The Centers for Disease Control (CDC) reported in 1998 that more than half of these deaths could have been prevented (Johnson & Rutledge, 1998) —surely, a conservative estimate. In that same publication, the CDC admitted that in 1996 that not only had there been no improvement in the maternal death ratio since 1982 but that the officially reported ratio was a substantial underestimate because there are so many classification errors in the system. A recent article in a major obstetrical journal revealed a 93% underreporting rate of maternal death in Massachusetts. (Deneux-Tharaux et al., 2005) It is very likely that a similar rate of error could be found in the other 49 states. Not only do we have a comparatively high death rate for women from causes directly related to pregnancy or birth, we are almost certainly failing to gather most of the data. Because of this, we literally have no idea how many U.S. women die from pregnant or birth-related causes every year. The CDC’s most recent guess is that they could be missing as much as 2/3 of the maternal deaths. (Johnson & Rutledge, 1998) How can we prevent those deaths that are preventable when we don’t really know why all of these women are dying?

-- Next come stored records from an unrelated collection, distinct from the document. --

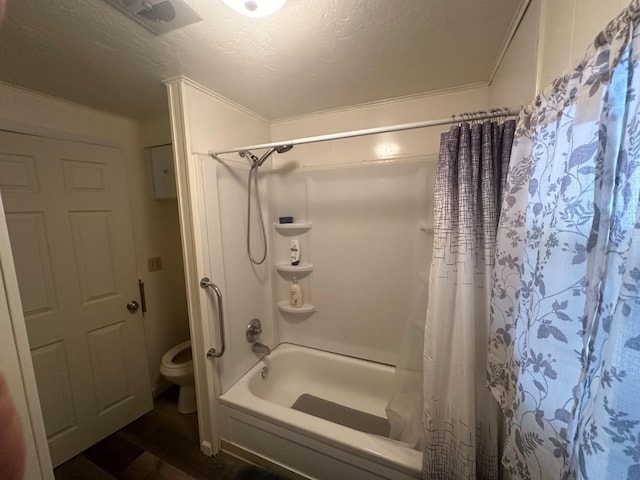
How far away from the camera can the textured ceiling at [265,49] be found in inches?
35.2

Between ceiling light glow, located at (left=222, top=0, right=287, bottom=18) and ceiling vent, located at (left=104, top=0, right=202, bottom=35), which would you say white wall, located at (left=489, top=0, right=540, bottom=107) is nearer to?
ceiling light glow, located at (left=222, top=0, right=287, bottom=18)

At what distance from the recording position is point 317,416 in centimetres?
167

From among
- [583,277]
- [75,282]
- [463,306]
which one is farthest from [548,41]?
[75,282]

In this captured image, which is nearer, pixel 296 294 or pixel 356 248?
pixel 356 248

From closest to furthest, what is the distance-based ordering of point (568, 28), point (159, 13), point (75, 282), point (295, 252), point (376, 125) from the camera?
point (568, 28), point (159, 13), point (75, 282), point (376, 125), point (295, 252)

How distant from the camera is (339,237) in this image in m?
1.84

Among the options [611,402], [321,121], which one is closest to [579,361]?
[611,402]

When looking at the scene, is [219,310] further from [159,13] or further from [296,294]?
[159,13]

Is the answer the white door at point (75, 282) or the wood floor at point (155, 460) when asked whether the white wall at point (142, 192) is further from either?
the wood floor at point (155, 460)

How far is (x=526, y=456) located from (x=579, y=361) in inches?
12.0

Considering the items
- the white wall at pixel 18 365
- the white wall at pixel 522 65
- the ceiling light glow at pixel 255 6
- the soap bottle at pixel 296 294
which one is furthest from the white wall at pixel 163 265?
the white wall at pixel 522 65

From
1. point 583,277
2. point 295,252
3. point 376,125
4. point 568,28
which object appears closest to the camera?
point 583,277

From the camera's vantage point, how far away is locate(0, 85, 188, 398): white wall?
139cm

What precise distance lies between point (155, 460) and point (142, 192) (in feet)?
5.97
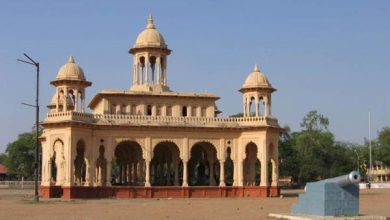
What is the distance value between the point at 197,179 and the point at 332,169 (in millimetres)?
36020

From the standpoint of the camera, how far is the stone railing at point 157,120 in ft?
143

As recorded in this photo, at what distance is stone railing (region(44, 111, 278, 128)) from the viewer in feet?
143

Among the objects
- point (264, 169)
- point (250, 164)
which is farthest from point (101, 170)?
point (264, 169)

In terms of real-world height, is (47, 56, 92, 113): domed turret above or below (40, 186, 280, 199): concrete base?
above

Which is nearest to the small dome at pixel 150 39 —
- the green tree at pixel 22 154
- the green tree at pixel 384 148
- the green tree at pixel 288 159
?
the green tree at pixel 288 159

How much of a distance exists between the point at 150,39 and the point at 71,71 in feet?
26.9

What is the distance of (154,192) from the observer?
149 ft

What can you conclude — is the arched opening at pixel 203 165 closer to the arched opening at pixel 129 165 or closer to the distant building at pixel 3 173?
the arched opening at pixel 129 165

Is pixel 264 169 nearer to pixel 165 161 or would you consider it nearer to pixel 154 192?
pixel 154 192

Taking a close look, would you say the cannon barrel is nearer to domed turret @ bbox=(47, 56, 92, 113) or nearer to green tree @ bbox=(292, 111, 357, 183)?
domed turret @ bbox=(47, 56, 92, 113)

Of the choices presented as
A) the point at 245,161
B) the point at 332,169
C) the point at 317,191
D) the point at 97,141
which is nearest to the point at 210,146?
the point at 245,161

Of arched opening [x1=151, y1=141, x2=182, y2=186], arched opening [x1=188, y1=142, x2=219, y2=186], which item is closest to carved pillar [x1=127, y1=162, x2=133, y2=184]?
arched opening [x1=151, y1=141, x2=182, y2=186]

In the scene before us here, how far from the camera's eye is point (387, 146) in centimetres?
9694

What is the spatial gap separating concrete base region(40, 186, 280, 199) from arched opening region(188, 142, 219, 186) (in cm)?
233
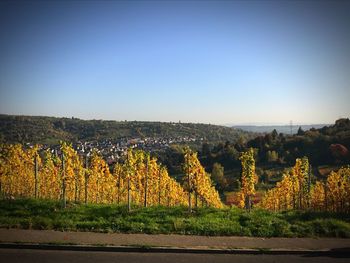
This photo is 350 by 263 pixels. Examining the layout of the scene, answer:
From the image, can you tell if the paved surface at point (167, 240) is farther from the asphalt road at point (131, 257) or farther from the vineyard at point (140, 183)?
the vineyard at point (140, 183)

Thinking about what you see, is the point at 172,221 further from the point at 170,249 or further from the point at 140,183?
the point at 140,183

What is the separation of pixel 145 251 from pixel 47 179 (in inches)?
1313

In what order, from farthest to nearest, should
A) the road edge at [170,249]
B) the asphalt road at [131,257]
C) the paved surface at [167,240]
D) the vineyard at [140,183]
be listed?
the vineyard at [140,183] → the paved surface at [167,240] → the road edge at [170,249] → the asphalt road at [131,257]

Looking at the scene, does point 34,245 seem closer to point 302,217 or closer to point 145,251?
point 145,251

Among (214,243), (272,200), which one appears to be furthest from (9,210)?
(272,200)

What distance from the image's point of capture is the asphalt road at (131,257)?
34.7 ft

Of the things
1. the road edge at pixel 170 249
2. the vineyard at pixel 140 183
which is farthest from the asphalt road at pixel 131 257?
the vineyard at pixel 140 183

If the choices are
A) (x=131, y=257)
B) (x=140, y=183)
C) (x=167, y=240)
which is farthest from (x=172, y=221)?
(x=140, y=183)

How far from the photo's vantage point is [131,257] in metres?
10.9

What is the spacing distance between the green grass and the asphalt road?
2.10m

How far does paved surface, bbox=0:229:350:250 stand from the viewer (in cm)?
1184

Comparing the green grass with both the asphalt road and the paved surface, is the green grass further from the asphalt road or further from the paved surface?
the asphalt road

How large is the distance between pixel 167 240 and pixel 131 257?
1931 millimetres

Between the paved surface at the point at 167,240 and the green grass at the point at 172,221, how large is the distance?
1.67ft
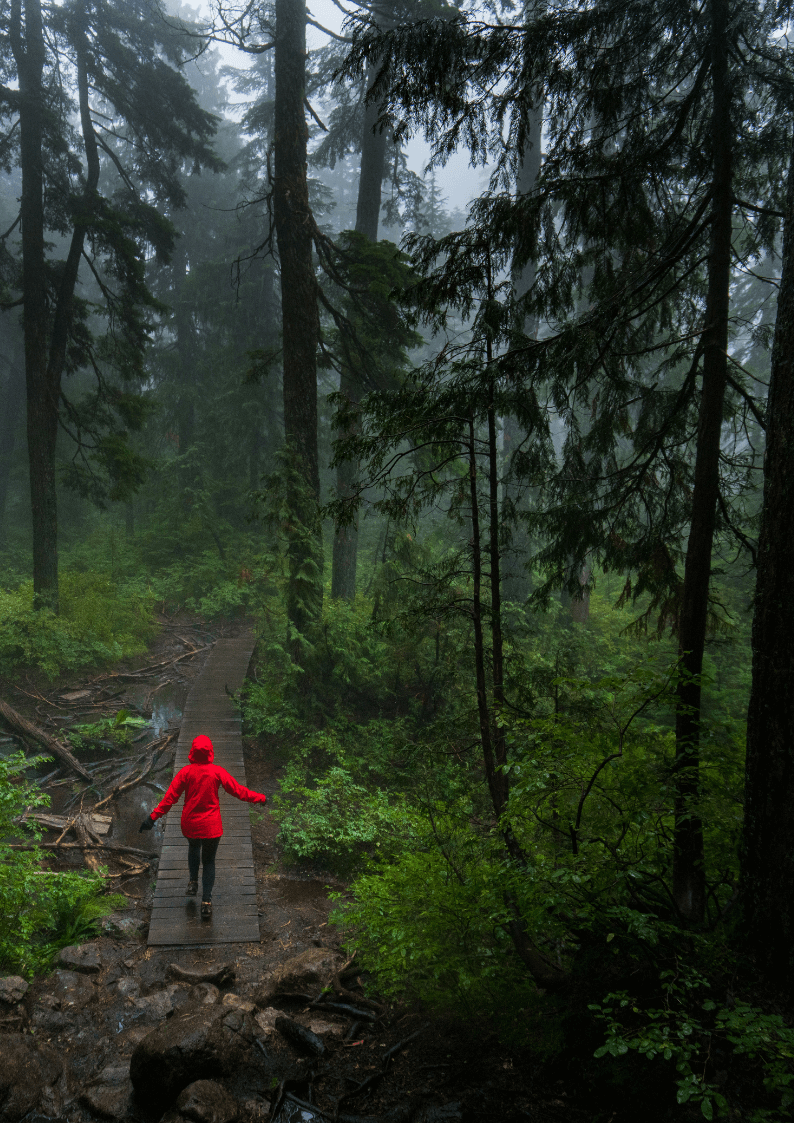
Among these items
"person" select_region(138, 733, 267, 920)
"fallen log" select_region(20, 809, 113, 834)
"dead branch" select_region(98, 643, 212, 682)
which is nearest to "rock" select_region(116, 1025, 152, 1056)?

In case you are curious about how such an error rate can be perpetuated year after year in data-gathering in our country, you should know that unlike neonatal and infant mortality, maternal mortality is far from easy to count accurately and completely. Women of childbearing age die of a variety of causes that may or may not have any direct link to a pregnancy or birth. Car accidents, domestic violence, and illness all take a toll. There has to be a way to distinguish these deaths from those, which were actually directly caused by the pregnancy, birth, or its aftermath and the care that the woman received (or failed to receive).